▸ **Your task**
Pull out each line below that contains the string "pixel", and copy those lines in their original order.

[Spatial questions based on scenes]
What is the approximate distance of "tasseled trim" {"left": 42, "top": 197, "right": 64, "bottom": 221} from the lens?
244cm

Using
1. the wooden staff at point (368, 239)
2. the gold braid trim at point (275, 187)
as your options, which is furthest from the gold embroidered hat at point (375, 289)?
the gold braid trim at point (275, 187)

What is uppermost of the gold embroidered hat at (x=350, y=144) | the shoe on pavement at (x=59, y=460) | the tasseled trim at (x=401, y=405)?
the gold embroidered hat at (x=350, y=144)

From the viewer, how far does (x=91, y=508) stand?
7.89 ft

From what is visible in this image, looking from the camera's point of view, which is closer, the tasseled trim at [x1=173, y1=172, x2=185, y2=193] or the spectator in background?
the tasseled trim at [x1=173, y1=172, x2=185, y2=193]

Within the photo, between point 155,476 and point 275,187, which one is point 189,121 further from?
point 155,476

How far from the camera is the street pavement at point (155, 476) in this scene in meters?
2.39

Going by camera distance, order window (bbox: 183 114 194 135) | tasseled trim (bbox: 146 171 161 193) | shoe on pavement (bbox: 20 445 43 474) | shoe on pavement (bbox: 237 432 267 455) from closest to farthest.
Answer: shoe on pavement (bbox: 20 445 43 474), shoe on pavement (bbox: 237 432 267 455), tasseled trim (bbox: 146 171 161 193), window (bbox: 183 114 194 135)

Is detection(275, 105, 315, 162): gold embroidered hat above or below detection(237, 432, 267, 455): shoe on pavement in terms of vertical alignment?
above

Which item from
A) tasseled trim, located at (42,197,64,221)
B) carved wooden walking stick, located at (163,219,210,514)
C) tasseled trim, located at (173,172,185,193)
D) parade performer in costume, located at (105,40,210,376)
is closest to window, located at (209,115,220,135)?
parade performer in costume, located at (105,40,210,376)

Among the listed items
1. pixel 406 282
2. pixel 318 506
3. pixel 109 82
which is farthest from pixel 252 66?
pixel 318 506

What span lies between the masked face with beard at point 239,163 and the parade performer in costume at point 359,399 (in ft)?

▸ **Full answer**
1. pixel 406 282
2. pixel 318 506
3. pixel 109 82
which is farthest from pixel 252 66?
pixel 318 506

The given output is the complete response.